'Seventh Son' review: Lethargically crafted script makes it generic fare

IANS| Last Updated: Jan 30, 2015, 08:20 AM IST
'Seventh Son' review: Lethargically crafted script makes it generic fare
Pic courtesy: @SeventhSon

The ‘Seventh son of the seventh son’ sounds mystically powerful and alluring. But alas! This remains just a distant fantasy in Director Sergei Bodrov's ‘Seventh Son’.

With too many tropes criss-crossing, the film is a confused, convoluted and unclear tale of betrayal, revenge, training of an apprentice and star-crossed lovers. And it does not do justice to any given track. It is packed with supernatural powers displayed by shape-shifting witches, half-witches, monsters and a "spook."

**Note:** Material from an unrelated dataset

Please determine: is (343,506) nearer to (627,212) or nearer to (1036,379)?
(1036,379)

The film begins with a prologue which reveals a knight imprisoning a spitefully powerful witch in the core of the earth, but she later manages to free herself.

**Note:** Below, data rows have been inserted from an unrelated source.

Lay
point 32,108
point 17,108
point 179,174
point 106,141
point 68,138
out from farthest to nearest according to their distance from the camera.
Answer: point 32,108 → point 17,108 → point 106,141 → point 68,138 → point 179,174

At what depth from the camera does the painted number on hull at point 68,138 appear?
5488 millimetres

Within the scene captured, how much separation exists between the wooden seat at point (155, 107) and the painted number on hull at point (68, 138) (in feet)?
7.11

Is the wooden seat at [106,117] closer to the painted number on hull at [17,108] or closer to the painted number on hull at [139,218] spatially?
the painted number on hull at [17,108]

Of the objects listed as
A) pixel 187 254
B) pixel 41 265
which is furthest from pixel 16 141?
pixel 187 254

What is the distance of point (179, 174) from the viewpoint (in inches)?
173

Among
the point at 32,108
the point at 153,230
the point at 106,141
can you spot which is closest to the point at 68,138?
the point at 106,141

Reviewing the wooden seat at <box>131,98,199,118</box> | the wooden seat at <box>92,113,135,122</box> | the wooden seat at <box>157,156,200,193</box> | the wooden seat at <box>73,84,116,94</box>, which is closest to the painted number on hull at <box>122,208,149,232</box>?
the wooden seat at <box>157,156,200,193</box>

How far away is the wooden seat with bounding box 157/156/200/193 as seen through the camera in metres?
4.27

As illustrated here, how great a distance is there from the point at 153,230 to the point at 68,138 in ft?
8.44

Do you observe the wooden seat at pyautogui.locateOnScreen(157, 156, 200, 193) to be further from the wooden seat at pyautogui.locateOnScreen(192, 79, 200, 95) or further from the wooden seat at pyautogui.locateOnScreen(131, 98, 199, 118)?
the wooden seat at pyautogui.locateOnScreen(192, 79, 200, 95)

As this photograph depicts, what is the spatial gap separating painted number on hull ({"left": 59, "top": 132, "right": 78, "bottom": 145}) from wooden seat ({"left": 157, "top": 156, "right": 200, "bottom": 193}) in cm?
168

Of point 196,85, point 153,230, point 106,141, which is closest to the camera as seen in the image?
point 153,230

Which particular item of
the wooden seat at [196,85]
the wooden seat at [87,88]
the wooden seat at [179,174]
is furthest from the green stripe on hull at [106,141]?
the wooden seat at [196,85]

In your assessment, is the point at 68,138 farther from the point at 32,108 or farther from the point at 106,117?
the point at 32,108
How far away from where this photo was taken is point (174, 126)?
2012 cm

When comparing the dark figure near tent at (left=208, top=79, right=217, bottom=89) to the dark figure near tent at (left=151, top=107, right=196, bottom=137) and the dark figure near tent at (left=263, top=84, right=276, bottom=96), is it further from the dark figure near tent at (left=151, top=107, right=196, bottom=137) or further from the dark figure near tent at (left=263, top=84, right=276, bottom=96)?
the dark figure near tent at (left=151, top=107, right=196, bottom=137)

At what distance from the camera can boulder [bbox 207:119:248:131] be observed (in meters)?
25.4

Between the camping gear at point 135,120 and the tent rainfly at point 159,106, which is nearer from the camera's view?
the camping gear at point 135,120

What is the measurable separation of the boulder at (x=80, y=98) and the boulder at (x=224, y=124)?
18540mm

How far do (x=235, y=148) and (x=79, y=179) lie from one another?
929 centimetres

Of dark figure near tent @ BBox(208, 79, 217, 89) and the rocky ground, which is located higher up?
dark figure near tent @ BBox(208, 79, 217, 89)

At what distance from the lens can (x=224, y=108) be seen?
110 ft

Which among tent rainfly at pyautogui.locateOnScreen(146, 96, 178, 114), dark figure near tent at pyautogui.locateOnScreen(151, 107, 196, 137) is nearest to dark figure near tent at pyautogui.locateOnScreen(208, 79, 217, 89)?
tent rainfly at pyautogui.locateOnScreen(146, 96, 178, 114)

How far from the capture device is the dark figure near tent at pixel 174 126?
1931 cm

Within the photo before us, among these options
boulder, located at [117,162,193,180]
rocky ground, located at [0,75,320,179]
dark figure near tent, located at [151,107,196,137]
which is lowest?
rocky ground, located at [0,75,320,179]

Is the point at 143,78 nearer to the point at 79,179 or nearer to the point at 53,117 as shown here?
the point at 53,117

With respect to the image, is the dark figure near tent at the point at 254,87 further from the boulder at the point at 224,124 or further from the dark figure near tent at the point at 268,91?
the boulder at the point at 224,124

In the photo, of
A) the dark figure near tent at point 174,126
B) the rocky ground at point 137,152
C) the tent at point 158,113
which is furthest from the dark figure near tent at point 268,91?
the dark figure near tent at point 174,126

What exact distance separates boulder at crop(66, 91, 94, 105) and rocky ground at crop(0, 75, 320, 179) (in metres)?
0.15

Years later, the knight now revealed as Master Gregory (Jeff Bridges) also known as ‘Spook’- fighter of supernatural evil, is summoned to ward off the malevolence that has possessed a child. Gregory rushes to the spot along with his apprentice Billy Bradley (Kit Harrington) only to realise that the evil is none other than Mother Malkin (Julianne Moore) the witch he had once imprisoned.

During this encounter, Billy gets killed. Gregory, knowing that Malkin derives her power from the once-a-century Blood Moon, whose return is a mere week away, has to juggle against time to find and train another apprentice.

He does find his protege, Thomas Ward (Ben Barnes) in a rural farmland. He is also known as ‘Tom - the seventh son of the seventh son.’ Tom has special powers. He can look into the future. He had been prepared for his journey with Master Gregory by the visions that have been haunting him of late but nothing prepares him to face the dark forces.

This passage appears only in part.